The Supreme Court on 8 May 2013 dismissed a PIL challenging 8.5 billion US Dollars Cairn-Vedanta deal and its validity.
A bench of justices comprising of K.S. Radhakrishnan and Dipak Misra asserted that the decision by the Centre and ONGC pertaining to the deal was taken after due consideration and the court is not liable to sit in judgment on the decision taken by parties in business dealing.
The PIL was filed by a resident of Bangalore Arun Kumar Agarwal who had alleged that there was a clause in the agreement between Cairn group and ONGC that in case Cairn Group wanted to sell its shares in Cairn India, it would first offer the same to ONGC and this right was “not asserted” by the PSU and the Centre.
It was also alleged that the decision on the deal had been made on extraneous considerations and without taking into account the relevant aspects.
As per the clause, Cairn could sell its shares to other parties only after ONGC refused to buy the stake and ONGC, thus, had the right of first refusal (ROFR).
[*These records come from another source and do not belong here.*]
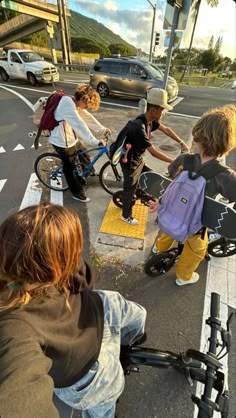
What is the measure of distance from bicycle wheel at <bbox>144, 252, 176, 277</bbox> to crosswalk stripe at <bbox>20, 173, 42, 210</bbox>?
7.62 feet

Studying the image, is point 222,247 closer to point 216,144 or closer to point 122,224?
point 122,224

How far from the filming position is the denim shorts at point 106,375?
3.93 ft

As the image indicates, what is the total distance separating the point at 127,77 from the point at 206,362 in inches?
507

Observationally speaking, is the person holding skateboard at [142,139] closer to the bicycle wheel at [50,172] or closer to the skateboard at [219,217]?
the skateboard at [219,217]

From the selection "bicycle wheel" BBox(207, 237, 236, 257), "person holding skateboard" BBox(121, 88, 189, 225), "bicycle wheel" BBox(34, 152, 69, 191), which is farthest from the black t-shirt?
"bicycle wheel" BBox(34, 152, 69, 191)

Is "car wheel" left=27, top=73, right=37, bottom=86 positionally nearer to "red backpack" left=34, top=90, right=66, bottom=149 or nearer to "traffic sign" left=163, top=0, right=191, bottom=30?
"traffic sign" left=163, top=0, right=191, bottom=30

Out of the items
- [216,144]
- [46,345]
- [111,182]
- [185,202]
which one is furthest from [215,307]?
[111,182]

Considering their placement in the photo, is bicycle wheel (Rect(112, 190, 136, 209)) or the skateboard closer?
the skateboard

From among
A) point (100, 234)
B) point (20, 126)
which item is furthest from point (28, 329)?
point (20, 126)

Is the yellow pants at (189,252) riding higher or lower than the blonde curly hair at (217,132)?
lower

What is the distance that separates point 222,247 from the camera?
3.02m

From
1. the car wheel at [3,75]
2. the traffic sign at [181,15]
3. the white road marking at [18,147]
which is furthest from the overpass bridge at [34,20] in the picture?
the traffic sign at [181,15]

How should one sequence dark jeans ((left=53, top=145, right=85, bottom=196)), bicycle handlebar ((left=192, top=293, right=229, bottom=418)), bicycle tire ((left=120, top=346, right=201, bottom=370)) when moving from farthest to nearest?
dark jeans ((left=53, top=145, right=85, bottom=196)) < bicycle tire ((left=120, top=346, right=201, bottom=370)) < bicycle handlebar ((left=192, top=293, right=229, bottom=418))

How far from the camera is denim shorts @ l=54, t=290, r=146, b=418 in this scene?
1198 millimetres
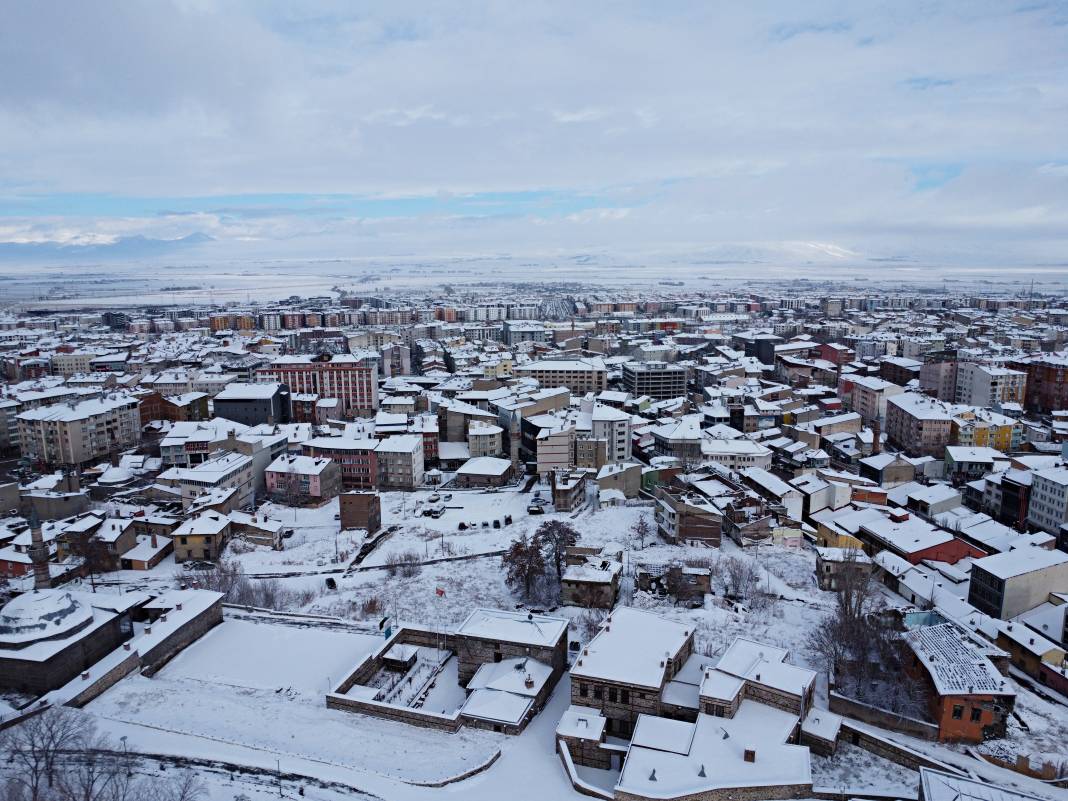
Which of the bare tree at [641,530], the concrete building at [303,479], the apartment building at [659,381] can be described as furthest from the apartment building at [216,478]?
the apartment building at [659,381]

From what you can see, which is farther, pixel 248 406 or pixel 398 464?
pixel 248 406

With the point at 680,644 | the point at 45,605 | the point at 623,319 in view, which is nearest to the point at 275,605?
the point at 45,605

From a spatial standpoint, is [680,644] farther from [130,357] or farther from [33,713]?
[130,357]

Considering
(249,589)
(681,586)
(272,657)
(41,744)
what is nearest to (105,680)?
(41,744)

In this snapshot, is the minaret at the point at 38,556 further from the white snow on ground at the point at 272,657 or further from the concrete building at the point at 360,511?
the concrete building at the point at 360,511

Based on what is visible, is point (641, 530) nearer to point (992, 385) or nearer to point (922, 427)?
point (922, 427)
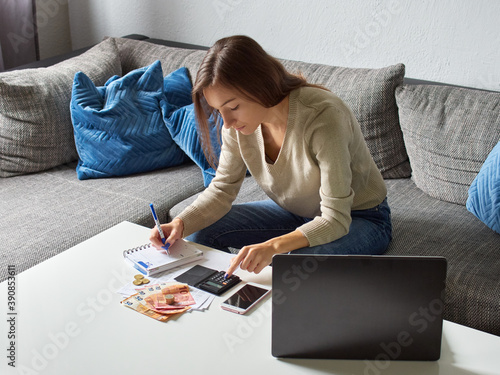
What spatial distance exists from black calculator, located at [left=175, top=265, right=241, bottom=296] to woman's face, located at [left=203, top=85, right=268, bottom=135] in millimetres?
376

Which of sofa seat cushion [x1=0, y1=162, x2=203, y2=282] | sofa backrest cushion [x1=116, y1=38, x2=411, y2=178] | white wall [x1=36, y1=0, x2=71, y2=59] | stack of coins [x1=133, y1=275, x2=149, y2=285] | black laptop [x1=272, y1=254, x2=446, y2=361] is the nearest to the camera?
black laptop [x1=272, y1=254, x2=446, y2=361]

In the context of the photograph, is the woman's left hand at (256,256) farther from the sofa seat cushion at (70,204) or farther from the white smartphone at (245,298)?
the sofa seat cushion at (70,204)

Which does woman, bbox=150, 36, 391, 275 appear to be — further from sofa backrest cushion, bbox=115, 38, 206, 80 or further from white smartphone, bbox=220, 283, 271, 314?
Result: sofa backrest cushion, bbox=115, 38, 206, 80

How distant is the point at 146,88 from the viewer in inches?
95.8

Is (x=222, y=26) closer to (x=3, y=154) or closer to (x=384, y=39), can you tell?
(x=384, y=39)

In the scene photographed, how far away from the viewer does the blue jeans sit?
167 centimetres

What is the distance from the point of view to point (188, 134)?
2.32 metres

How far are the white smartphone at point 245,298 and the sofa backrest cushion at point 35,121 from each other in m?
1.39

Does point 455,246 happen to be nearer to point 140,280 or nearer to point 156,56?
point 140,280

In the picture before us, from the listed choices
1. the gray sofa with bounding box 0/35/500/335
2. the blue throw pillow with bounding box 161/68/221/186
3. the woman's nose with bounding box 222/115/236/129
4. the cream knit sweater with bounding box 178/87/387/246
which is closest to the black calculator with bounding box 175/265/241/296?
the cream knit sweater with bounding box 178/87/387/246

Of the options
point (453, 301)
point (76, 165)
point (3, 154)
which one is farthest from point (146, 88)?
point (453, 301)

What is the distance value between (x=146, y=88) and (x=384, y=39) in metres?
1.02

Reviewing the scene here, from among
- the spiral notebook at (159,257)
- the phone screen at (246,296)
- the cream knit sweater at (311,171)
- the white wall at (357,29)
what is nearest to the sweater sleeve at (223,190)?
the cream knit sweater at (311,171)

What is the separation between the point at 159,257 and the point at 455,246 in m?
0.90
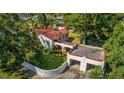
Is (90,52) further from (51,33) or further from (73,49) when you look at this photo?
(51,33)

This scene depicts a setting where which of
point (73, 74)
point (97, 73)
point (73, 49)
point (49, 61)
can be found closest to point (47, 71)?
point (49, 61)

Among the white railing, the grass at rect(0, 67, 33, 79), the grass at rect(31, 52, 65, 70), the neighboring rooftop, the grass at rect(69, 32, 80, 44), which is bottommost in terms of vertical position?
the grass at rect(0, 67, 33, 79)

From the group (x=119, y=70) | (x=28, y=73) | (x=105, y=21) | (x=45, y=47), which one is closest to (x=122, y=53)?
(x=119, y=70)

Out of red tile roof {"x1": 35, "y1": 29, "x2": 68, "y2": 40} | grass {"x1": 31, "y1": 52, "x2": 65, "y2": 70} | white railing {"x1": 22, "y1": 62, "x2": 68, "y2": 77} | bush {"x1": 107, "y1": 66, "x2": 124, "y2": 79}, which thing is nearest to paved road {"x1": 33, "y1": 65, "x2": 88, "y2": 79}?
white railing {"x1": 22, "y1": 62, "x2": 68, "y2": 77}

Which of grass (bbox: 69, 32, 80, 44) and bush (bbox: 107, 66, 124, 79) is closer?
bush (bbox: 107, 66, 124, 79)

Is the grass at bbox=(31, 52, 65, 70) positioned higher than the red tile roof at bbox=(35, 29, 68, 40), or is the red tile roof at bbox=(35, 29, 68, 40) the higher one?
the red tile roof at bbox=(35, 29, 68, 40)

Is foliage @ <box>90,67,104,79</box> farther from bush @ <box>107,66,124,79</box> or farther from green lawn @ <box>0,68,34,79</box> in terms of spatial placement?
green lawn @ <box>0,68,34,79</box>
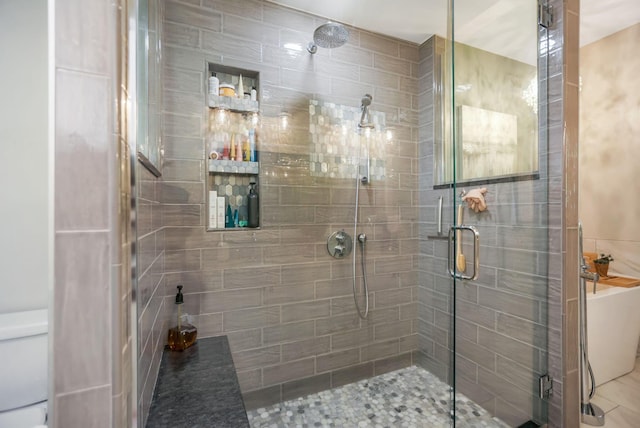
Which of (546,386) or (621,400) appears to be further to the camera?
(621,400)

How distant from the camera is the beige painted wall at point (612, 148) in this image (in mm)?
2227

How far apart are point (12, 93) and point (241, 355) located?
62.6 inches

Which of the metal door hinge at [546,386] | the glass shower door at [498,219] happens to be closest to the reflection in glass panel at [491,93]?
the glass shower door at [498,219]

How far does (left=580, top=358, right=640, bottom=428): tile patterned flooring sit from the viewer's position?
5.42 ft

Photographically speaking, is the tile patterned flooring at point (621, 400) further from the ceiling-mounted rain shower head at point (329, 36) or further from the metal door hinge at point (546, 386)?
the ceiling-mounted rain shower head at point (329, 36)

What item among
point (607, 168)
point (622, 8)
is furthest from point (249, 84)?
point (607, 168)

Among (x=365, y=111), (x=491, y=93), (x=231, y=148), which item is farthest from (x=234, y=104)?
(x=491, y=93)

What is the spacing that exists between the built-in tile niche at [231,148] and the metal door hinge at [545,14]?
1.55 meters

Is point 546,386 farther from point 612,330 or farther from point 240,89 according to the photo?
point 240,89

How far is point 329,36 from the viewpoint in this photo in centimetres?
192

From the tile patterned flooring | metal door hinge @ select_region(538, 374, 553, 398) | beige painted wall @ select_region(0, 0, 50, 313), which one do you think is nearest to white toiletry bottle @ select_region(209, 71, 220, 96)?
beige painted wall @ select_region(0, 0, 50, 313)

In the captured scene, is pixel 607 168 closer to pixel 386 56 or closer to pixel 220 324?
pixel 386 56

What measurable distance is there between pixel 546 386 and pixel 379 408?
92 cm

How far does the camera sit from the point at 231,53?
172 centimetres
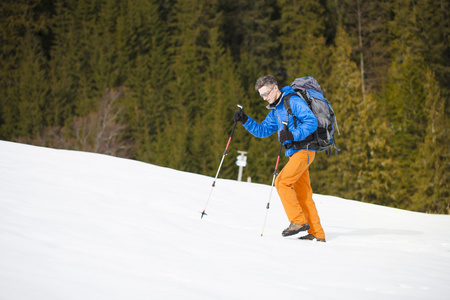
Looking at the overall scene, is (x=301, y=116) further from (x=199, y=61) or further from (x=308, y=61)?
(x=199, y=61)

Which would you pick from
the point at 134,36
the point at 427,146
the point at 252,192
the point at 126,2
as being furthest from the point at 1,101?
the point at 252,192

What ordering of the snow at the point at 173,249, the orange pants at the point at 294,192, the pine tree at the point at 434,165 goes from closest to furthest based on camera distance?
the snow at the point at 173,249 → the orange pants at the point at 294,192 → the pine tree at the point at 434,165

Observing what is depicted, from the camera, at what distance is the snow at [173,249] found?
91.6 inches

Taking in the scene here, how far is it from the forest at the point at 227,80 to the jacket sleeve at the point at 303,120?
20.7m

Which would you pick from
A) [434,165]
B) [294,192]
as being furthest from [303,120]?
[434,165]

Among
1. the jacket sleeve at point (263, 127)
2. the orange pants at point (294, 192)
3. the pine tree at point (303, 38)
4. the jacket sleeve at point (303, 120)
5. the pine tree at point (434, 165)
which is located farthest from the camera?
the pine tree at point (303, 38)

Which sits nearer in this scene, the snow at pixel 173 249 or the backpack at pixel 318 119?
the snow at pixel 173 249

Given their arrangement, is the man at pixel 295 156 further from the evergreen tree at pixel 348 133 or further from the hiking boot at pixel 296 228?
the evergreen tree at pixel 348 133

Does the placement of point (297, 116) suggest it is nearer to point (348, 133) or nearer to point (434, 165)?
point (434, 165)

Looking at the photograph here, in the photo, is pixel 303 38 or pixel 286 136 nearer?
pixel 286 136

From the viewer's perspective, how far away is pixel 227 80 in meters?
43.3

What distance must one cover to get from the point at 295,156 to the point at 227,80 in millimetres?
39658

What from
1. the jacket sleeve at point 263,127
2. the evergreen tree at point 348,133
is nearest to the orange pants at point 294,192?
the jacket sleeve at point 263,127

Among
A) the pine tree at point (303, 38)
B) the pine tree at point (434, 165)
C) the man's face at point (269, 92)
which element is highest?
the pine tree at point (303, 38)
As per the petitioner Cairn Energy had violated the clause and signed a deal with Vedanta group to sell its shares in Cairns India, without making an offer to ONGC and that the exchequer would have benefited by over one lakh crore Rupees if ONGC had insisted on enforcing the clause.
About Cairn India Ltd
Cairn India Ltd, a subsidiary of UK-based Cairns Energy, is the operator of the Rajasthan oil block. It had entered into an agreement with UK-based Vedanta Group on 16 June, 2010, to sell its majority stake in Cairn India for a consideration of around 8.5 billion US Dollars without offering the shares to its partner ONGC in the joint venture as per the agreement of right of first refusal.